Prior earily similar UAL Flight 1175 Hawaii bound plane incident.
In February 2018, another UAL 777 had an issue that appeared to be very much like yesterday’s problem. The plane in the 2018 accident also went into the service in 1994 and was of the same aircraft and engine type. In that situation, the plane was indeed dangerously mid-Pacific when the engine failed.
UAL Flight 1175, with 373 passengers and crew on-board, was inbound to Honolulu from San Francisco, less than an hour away from landing. The plane shook violently, and loose metal and bolts flapped against the plane as oxygen masks dropped from the ceiling.
Later, the NTSB said the failure was caused by “a full-length fan blade fracture.” Further, NTSD indicated that the manufacturer had not noticed blade fractures during their prior routine maintenance inspection.
UAL 811 mid-air incident.
United 811 suffered a cargo door failure in February 1989 en route from Honolulu to Auckland. The 747-100 experienced explosive decompression that ejected rows of seats that caused the deaths of 9 passengers. It landed safely again in Honolulu.
Aloha Airlines flight 243.
Perhaps the most well-known Hawaii aviation incent occurred in 1988. As you recall, flight 243 suffered a catastrophic fatigue failure. En route from Hilo to Honolulu, the Boeing 737-200 suffered extensive damage when an explosive decompression happened mid-flight. It nonetheless landed safely on Maui. There was one fatality, a flight attendant who was ejected, while an additional 65 passengers and crew were injured. It was an important event and had a significant impact on aviation safety procedures that followed.

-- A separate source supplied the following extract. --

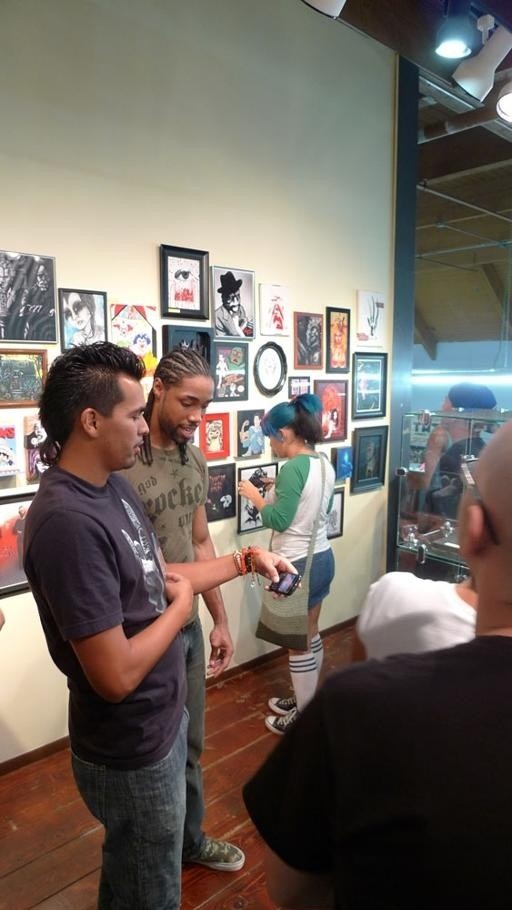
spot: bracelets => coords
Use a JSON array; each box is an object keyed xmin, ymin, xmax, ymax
[{"xmin": 233, "ymin": 546, "xmax": 262, "ymax": 589}]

Hawaiian Airlines 2000 runway incident.
Hawaiian is considered among the safest airlines and has never experienced a fatal accident or a hull loss. Nonetheless, in 2000, a Hawaiian legacy DC-10 aircraft en route from Honolulu to Papeete overran the runway at Faa’a on landing. A subsequent investigation indicated it was caused by an incorrect aircraft landing configuration while landing in a thunderstorm. There were no fatalities.
Canadian Pacific fatal crash.
A Canadian Pacific turbo-prop crashed and burned during an emergency landing at Honolulu in 1962. 27 were killed while 13 others survived. The plane, bound for Nadi and Sydney, attempted the fatal return to HNL just 20 minutes into the flight. The aircraft crashed into equipment at the airport which resulted in an explosion.
Pan Am Hawaii-bound flight accidents.
PAA flight 7 crashed into the Pacific en route from San Francisco to Honolulu in 1957. All 44 passengers and crew died aboard the luxury Boeing Stratocruiser, which was on an around-the-world voyage. The cause of the crash was never proven, but theories included fire, equipment failure, and sabotage.
PAA flight 6 was also on an around-the-world mission when it ditched in the Pacific in October 1956, after two of four engines failed on its planned flight to San Francisco. The plane sank but the 31 on-board were rescued. It was the basis of a later film.